- Activity -
From the listing below, extract every line containing "burst".

↓

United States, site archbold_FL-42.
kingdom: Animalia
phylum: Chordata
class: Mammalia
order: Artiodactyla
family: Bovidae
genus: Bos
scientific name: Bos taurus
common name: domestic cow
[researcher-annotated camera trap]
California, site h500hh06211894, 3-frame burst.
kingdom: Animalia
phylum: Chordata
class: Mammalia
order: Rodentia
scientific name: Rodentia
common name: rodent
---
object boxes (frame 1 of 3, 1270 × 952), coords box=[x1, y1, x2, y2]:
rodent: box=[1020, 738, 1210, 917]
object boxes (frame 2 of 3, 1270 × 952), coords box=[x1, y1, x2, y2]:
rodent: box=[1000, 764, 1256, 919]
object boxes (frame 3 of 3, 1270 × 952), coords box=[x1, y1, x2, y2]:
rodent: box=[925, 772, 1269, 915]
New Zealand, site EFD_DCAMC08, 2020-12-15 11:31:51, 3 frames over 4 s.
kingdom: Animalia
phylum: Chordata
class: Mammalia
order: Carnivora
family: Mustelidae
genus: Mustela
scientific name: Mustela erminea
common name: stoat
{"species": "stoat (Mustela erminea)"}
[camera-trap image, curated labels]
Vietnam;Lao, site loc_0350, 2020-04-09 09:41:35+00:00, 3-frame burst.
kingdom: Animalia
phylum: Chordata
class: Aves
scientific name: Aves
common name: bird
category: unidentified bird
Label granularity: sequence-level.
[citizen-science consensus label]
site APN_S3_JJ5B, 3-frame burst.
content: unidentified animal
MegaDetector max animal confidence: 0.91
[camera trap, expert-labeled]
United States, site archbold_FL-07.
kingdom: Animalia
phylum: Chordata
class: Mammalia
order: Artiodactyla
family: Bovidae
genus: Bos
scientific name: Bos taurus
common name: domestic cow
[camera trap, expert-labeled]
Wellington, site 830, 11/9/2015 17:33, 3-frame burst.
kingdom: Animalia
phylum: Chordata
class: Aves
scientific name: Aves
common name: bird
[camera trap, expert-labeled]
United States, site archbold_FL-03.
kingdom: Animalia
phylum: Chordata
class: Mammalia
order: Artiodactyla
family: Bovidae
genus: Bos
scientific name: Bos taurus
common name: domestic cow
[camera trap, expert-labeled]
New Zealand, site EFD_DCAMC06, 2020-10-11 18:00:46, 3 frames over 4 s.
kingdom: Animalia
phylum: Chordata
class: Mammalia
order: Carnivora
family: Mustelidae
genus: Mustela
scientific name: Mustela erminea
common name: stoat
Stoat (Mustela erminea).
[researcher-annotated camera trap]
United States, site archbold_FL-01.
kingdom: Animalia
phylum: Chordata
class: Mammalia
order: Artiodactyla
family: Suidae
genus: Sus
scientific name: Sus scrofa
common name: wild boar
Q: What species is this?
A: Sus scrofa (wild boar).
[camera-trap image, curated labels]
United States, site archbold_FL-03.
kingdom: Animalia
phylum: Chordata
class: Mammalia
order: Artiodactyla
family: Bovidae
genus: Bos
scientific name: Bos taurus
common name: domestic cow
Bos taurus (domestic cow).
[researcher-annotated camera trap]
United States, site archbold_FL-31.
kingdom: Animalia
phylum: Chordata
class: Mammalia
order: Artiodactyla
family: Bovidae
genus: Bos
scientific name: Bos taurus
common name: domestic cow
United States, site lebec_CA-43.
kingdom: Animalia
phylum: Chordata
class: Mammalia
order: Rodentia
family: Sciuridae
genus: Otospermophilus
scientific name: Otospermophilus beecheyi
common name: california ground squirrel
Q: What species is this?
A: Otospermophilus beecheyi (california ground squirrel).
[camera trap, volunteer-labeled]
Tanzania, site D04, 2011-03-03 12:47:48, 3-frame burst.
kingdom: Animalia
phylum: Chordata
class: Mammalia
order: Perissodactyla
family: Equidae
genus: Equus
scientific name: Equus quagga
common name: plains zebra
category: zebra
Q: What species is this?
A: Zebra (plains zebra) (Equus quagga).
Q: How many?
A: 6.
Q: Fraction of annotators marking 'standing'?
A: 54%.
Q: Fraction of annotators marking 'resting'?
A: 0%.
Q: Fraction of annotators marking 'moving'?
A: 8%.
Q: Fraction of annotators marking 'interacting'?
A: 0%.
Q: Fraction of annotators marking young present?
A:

↑

- Reply to the exercise -
California, site h500hh06211894, 3-frame burst.
Vietnam;Lao, site loc_0350, 2020-04-09 09:41:35+00:00, 3-frame burst.
site APN_S3_JJ5B, 3-frame burst.
Wellington, site 830, 11/9/2015 17:33, 3-frame burst.
Tanzania, site D04, 2011-03-03 12:47:48, 3-frame burst.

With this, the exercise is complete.